What is expected:
In the piece below titled "The Holistic Imagination," what did the driving teacher bring to the next lesson?

Page extract:
The Holistic Imagination

Spatial awareness is not my strong point.  When I was taking driving lessons, my driving teacher thought I seemed confident as I drove out, and would master the whole thing in a few lessons.

How wrong he was!

I remember the moment he despaired of the way I tried to turn the car around, bashing into everything in sight if he didn’t stop me.  He realised then that I didn’t have a clue what happened to the back of the car when I was turning the front around. Nor did I have a clue what was going on around me. He brought two toy cars to the next lesson, and tried to show me the principle of how to understand what was happening to the whole car when I turned around, rather than the bit in the front.

I have to admit that I was such a poor student that the whole thing was traumatic, and after finally passing the test on the seventh go, I gave up driving for good.  I couldn’t bear to risk killing someone through my negligence.

I’ve just told this story to a male friend of mine.  His mind boggled at how I could possibly not know what the back of my car was doing. Was this a woman thing?

Source material:
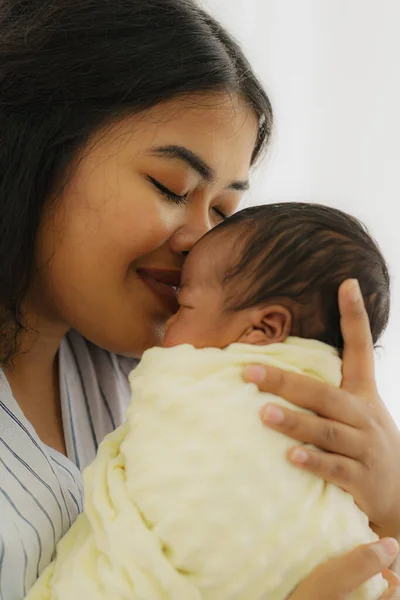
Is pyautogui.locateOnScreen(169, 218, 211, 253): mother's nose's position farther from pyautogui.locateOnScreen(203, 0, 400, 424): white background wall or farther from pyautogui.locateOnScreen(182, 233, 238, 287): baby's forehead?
pyautogui.locateOnScreen(203, 0, 400, 424): white background wall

Task solution:
Two toy cars.